By now, it was getting dark. The opener came and went. Radiohead came on. As the traffic died down, I danced and swayed to the familiar tunes from my spot on the street. At least I could hear the show. A flurry of activity on the sidewalk. Desperate exchanges. Security everywhere, doing little to curtail the scalpers.

“There’s a drop, they’re selling tickets, get in here!” cell phoned the Big Monkey.

I can be invisible. Lighter than air, I can ride a breeze of opportunity. I walked right into the secure area near him, made myself at home. We were 10 from the ticket window. We nibbled nervously on cashews I’d brought, and with a spoon, I scooped out the soft, green flesh of an avocado. The rest of our picnic, along with my hopes to enjoy it in the venue before the show, sat in the car a few blocks away. The night we scored the box seats for Thievery and Flaming Lips, we were so optimistic, we had barbecued a chicken; our friend Bob had prepared shrimp Diablo.

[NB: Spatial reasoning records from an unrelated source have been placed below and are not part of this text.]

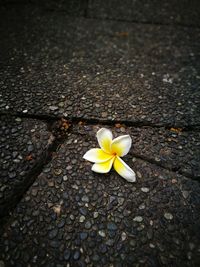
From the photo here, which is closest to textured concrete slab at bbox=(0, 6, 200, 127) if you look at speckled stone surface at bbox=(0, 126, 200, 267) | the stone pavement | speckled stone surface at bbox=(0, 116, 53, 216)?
the stone pavement

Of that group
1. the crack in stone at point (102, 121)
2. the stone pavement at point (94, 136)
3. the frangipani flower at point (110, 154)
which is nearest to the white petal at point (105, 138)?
the frangipani flower at point (110, 154)

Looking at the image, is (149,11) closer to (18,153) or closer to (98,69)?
(98,69)

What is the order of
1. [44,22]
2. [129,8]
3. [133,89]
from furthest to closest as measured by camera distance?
[129,8] < [44,22] < [133,89]

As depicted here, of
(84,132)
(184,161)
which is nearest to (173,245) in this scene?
(184,161)

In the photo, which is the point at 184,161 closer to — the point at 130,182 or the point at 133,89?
the point at 130,182

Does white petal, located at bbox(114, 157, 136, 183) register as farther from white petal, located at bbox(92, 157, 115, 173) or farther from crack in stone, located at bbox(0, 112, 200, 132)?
crack in stone, located at bbox(0, 112, 200, 132)

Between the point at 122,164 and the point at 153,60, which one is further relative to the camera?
the point at 153,60
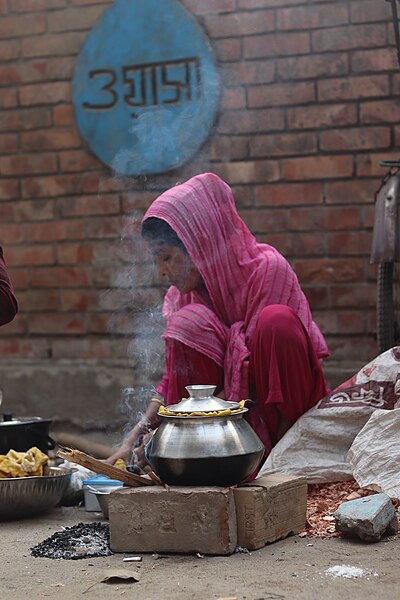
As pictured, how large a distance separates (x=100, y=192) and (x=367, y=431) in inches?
97.1

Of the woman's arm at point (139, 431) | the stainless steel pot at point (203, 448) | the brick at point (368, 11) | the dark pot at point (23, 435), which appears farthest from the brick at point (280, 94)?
the stainless steel pot at point (203, 448)

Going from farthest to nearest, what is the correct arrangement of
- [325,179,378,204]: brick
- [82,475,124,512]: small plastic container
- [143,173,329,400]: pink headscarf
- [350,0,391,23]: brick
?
1. [325,179,378,204]: brick
2. [350,0,391,23]: brick
3. [143,173,329,400]: pink headscarf
4. [82,475,124,512]: small plastic container

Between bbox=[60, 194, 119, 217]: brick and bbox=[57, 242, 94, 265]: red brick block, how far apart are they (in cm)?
18

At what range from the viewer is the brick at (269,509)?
3.07 meters

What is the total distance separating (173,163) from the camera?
5344 mm

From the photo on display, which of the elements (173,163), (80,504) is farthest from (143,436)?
(173,163)

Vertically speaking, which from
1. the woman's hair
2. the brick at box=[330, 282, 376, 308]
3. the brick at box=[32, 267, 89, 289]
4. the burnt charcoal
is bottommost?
the burnt charcoal

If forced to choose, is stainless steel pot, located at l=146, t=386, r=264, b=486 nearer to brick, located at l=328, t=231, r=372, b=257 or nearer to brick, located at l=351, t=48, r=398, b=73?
brick, located at l=328, t=231, r=372, b=257

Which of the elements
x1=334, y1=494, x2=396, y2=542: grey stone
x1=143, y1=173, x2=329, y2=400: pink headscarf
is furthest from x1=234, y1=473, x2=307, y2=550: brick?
x1=143, y1=173, x2=329, y2=400: pink headscarf

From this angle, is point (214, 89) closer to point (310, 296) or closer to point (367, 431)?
point (310, 296)

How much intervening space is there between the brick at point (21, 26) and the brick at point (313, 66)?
1.53 metres

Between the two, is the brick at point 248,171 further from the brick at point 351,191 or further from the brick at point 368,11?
the brick at point 368,11

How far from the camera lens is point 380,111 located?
5035mm

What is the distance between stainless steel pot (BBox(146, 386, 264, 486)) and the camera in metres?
3.05
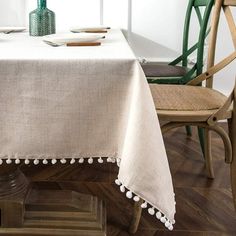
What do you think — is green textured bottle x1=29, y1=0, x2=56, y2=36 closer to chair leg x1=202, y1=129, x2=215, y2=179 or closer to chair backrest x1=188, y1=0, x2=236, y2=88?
chair backrest x1=188, y1=0, x2=236, y2=88

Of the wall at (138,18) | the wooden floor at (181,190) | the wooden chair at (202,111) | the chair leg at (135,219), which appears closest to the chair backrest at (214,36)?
the wooden chair at (202,111)

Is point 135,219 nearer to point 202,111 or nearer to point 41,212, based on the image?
point 41,212

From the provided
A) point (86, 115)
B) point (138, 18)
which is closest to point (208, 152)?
point (86, 115)

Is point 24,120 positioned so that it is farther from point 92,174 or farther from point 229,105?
point 92,174

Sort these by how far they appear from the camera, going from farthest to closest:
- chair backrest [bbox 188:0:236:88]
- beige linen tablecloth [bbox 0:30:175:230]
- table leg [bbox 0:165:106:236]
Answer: chair backrest [bbox 188:0:236:88] < table leg [bbox 0:165:106:236] < beige linen tablecloth [bbox 0:30:175:230]

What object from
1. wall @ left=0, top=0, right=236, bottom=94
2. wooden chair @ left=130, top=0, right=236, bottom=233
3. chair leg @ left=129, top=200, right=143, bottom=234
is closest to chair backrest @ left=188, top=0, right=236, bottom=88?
wooden chair @ left=130, top=0, right=236, bottom=233

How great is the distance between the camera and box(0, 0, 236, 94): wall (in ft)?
8.00

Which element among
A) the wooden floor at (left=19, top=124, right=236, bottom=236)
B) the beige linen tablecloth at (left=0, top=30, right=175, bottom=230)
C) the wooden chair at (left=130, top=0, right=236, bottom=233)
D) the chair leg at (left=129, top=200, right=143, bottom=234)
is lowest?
the wooden floor at (left=19, top=124, right=236, bottom=236)

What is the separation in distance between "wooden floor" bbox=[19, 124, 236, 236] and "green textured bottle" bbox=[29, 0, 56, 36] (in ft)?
2.17

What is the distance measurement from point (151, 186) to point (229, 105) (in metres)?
0.56

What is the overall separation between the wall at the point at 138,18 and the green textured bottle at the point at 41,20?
2.58 feet

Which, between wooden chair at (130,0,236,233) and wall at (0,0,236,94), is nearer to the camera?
wooden chair at (130,0,236,233)

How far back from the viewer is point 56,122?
Answer: 1001mm

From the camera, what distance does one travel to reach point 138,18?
253 cm
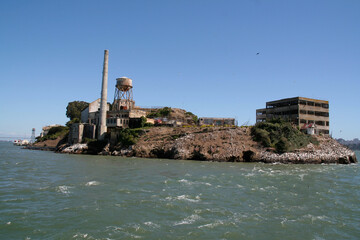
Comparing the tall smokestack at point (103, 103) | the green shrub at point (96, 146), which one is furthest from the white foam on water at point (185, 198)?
the tall smokestack at point (103, 103)

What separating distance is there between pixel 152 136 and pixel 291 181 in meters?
37.0

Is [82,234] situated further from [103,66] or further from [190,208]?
[103,66]

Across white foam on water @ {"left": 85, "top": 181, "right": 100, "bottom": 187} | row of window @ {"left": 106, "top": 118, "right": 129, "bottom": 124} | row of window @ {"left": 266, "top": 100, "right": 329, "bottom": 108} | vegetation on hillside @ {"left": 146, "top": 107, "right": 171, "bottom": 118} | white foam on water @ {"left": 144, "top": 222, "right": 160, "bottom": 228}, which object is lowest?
white foam on water @ {"left": 144, "top": 222, "right": 160, "bottom": 228}

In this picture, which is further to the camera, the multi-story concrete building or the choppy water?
the multi-story concrete building

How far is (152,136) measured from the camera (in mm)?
57938

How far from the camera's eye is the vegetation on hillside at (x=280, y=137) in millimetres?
49188

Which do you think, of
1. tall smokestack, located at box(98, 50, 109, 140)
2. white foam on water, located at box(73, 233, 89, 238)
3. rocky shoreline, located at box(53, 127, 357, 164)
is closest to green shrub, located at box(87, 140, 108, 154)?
tall smokestack, located at box(98, 50, 109, 140)

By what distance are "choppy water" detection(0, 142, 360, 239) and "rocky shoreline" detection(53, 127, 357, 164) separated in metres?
24.3

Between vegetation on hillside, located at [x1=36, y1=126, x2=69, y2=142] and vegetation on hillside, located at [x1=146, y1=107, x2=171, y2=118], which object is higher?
vegetation on hillside, located at [x1=146, y1=107, x2=171, y2=118]

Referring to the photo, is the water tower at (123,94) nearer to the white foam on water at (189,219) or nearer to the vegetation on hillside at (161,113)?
the vegetation on hillside at (161,113)

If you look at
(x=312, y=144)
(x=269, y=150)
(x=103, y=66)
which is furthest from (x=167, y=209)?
(x=103, y=66)

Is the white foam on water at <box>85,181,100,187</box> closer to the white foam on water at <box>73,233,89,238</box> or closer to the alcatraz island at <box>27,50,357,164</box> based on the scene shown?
the white foam on water at <box>73,233,89,238</box>

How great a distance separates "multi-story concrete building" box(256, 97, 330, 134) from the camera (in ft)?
220

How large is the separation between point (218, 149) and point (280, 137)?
13303 mm
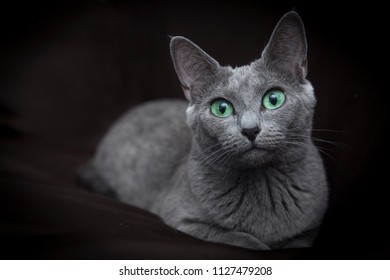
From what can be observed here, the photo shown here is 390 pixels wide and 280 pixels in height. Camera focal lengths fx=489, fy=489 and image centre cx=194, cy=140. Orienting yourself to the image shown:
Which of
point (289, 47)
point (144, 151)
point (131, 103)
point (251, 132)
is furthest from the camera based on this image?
point (131, 103)

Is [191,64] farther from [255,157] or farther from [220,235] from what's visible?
[220,235]

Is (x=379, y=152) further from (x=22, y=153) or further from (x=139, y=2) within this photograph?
(x=22, y=153)

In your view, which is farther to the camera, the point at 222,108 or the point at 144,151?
the point at 144,151

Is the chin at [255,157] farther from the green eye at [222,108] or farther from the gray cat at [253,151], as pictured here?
the green eye at [222,108]

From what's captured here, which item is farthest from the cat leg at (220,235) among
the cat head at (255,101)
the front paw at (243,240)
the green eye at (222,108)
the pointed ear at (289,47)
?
the pointed ear at (289,47)

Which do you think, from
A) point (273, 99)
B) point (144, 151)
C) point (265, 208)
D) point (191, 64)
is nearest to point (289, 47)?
point (273, 99)

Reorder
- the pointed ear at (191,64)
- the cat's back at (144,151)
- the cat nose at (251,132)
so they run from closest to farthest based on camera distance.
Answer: the cat nose at (251,132) < the pointed ear at (191,64) < the cat's back at (144,151)

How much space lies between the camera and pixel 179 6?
5.53ft

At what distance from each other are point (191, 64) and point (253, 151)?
31cm

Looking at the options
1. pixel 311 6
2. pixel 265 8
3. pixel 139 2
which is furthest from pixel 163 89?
pixel 311 6

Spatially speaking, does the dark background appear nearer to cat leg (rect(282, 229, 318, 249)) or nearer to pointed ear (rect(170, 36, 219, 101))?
cat leg (rect(282, 229, 318, 249))

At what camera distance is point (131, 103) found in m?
2.33

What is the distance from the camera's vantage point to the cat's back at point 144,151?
179 centimetres

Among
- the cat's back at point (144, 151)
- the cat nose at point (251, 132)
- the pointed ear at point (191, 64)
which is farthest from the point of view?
the cat's back at point (144, 151)
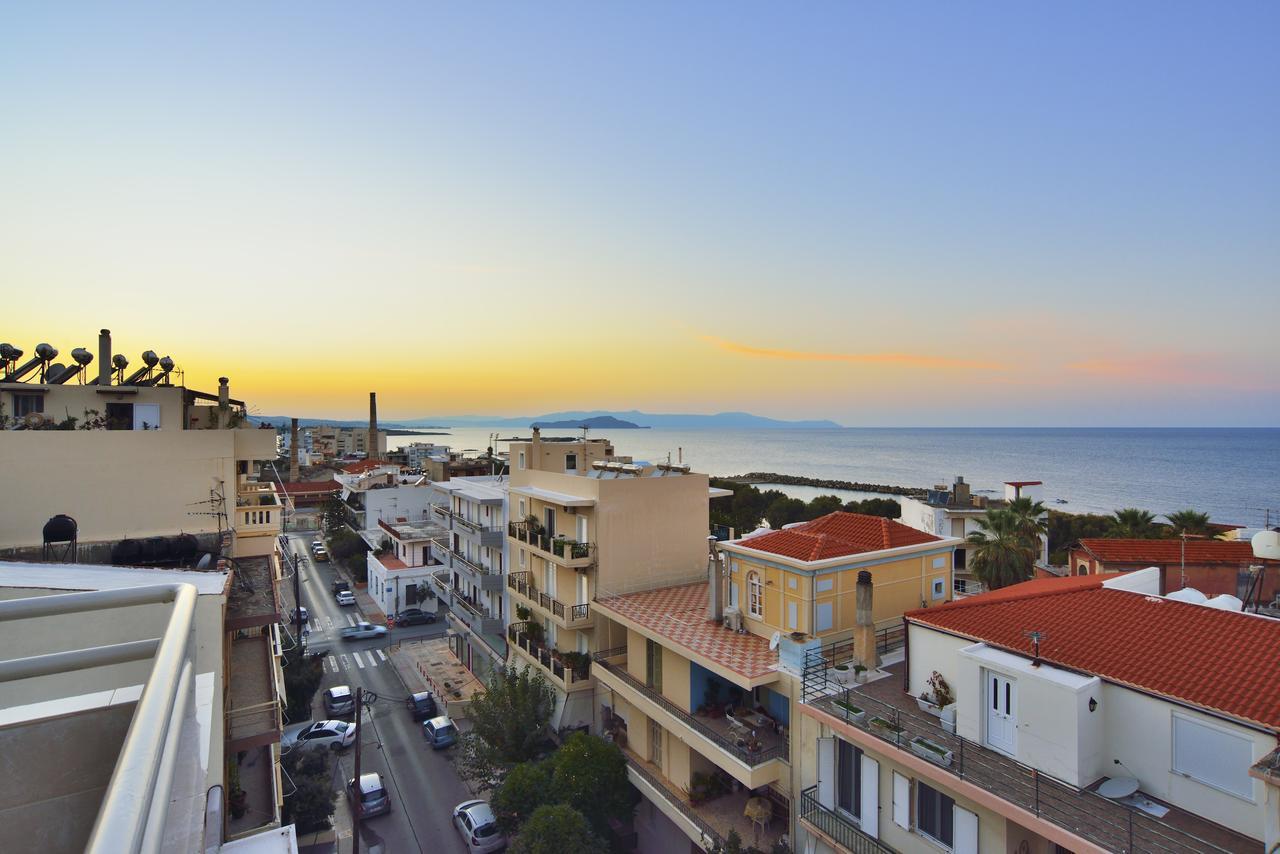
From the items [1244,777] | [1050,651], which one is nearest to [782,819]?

More people gave up and peeled away. A man forced himself into the line, cell phone on, obviously making deals The security guard, confused, asked him if he’d been there the whole time. “These are my sons,” he said. “They’ve been here. I have to give them the money to buy the tickets.” He squeezed a fat roll of greenbacks between his fingers. She walked away. “Scalper,” someone in the crowd hissed. The looks of his children, just in front of us in line, confirmed it.

“If you get tickets, and go sell them on the street,” I said, fire in my eyes blazing into his, “I will find you and kick you hard in the balls.” He stood there. “I mean it.”

A desperate fan pleaded with security: “I drove all the way here from San Diego!” Then he tried to buy someone’s place in line. The scalper sold him his for an unknown amount; the scalper took his kids and left.
The ticket window remained lit, a occasional one or two seats sold to the next person in line. We were less than five seats away. The woman at the window turned her computer screen toward us so we could watch the in-house video, not quite synched to the music we could hear rolling down the hill. The light show was fabulous, even under these ridiculous conditions.

Almost an hour into the show, it was time to close up the box office. We were hungry and tired. We asked about tickets to upcoming shows: Dylan is sold out but the Racontuears with the Kills show still had some great seats so we spend our Radiohead concert money there.

We wandered freely up the hill toward the venue to use the pit toilets, saw that at the top of the hill they were still guarding the gate, and contemplated hopping the fence. At some point, toward the end of the show, it would be possible to walk in. The Big Monkey wanted to watch the show, not just listen to it, hidden away illicitly. It was being live streamed and we discussed finding a wifi in the neighborhood and eating out picnic.

In the end, we sat in the window at Roy’s on Carrillo for a lovely cinnamon squash soup, homebaked bread, fresh salad of local greens and entrees of chicken marsala and seafood pasta, and a glass of pinot noir which, with my lingering flu and my prediliction for juicy Aussie wines, didn’t taste like much worth drinking much less remembering (unlike the H Pinot we had a few weeks ago at Brooks–that was spectacular!)

Through the window, we watched people coming down the hill from the concert, file into the late serving restaurant. Some actor we’d seen at the show arrived. Jack Johnson had been at the concert too.
But not us, not this time. Sometimes hope and patience isn’t enough.

BTW, please keep this secret to yourself! otherwise, it won’t work!